L’or a connu une croissance impressionnante au cours des trois dernières années. Les prix sont passés d’un creux de trois ans de 1 805 $ US l’once en février 2023 à un sommet de 5 595 $ US (7 178 $) l’once en janvier 2026. Cela équivaut à une augmentation annuelle composée de 45,8 %. Rien qu’en 2025, le prix de l’or a augmenté de 64,5 %. Cette augmentation a coïncidé avec un changement structurel majeur, les banques centrales ayant acheté plus de 1 000 tonnes d’or par an pendant trois années consécutives de 2022 à 2024. Les achats ont légèrement diminué pour atteindre 863 tonnes en 2025, mais restent près du double de la moyenne annuelle historique de 473 tonnes de 2010 à 2021. Serait-ce la raison ? Les banques centrales du monde entier doivent-elles acheter de l’or pour augmenter le prix de l’or ?

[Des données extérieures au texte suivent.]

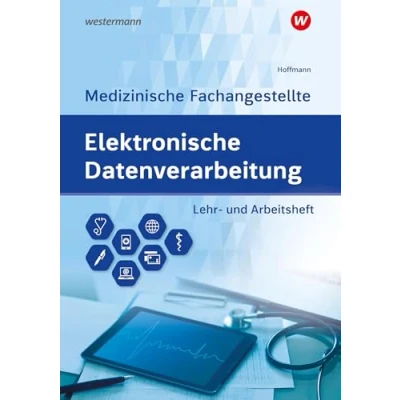 Abbildung von Elektronische Datenverarbeitung Medizinische Fachangestellte: Lehr und Arbeitsheft (Elektronische Datenverabeitung für die Fachangestellte)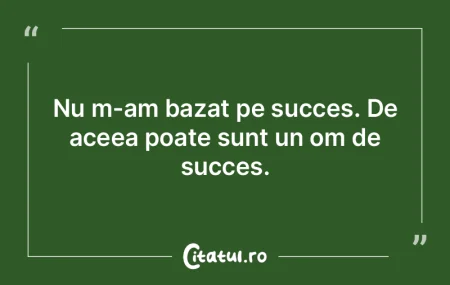 Nu m-am bazat pe succes. De aceea poate ... Nu m-am bazat pe succes. De aceea poate ...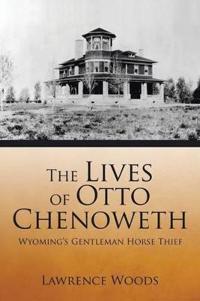 Kirjan kansi "The Lives of Otto Chenoweth"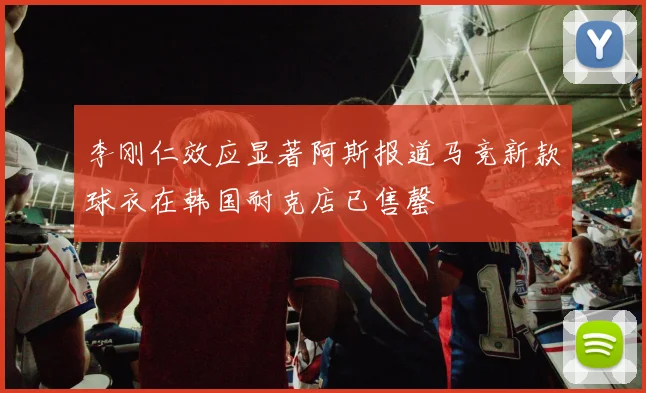 李刚仁效应显著阿斯报道马竞新款球衣在韩国耐克店已售罄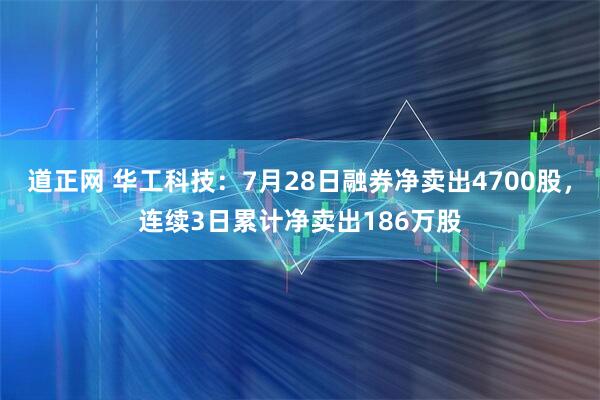 道正网 华工科技：7月28日融券净卖出4700股，连续3日累计净卖出186万股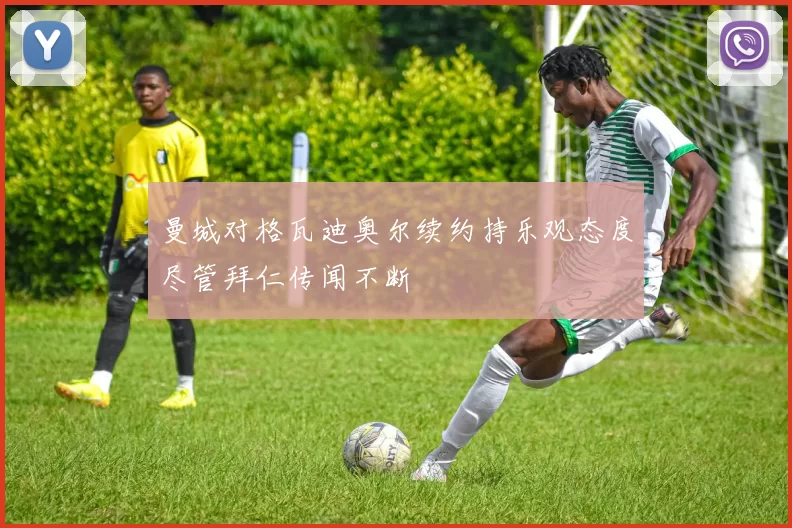 曼城对格瓦迪奥尔续约持乐观态度尽管拜仁传闻不断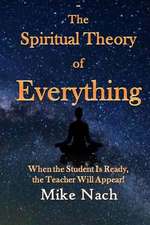 The Spiritual Theory of Everything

Et si l’or constitue une protection contre des risques tels que la géopolitique, la guerre et la soutenabilité de la dette, pourquoi sa tendance à la baisse depuis janvier ? La guerre en Iran a commencé fin février, lorsque le prix de l’or était d’environ 5 281 dollars l’once. Il a dépassé les 5 400 dollars américains au cours des deux jours suivants, mais a ensuite diminué, tombant à 4 170 dollars américains l’once avant de regagner le terrain perdu à la suite d’informations faisant état de propositions visant à mettre fin au conflit. L’or se négocie actuellement à 4 570 $ US l’once. Alors, ce bon sens ne s’applique-t-il plus ?
Les gens demandent souvent : « Est-ce un prix équitable ? Est-ce trop cher ? Est-ce que ça va augmenter encore ? La question semble sensée, mais elle est fondamentalement erronée.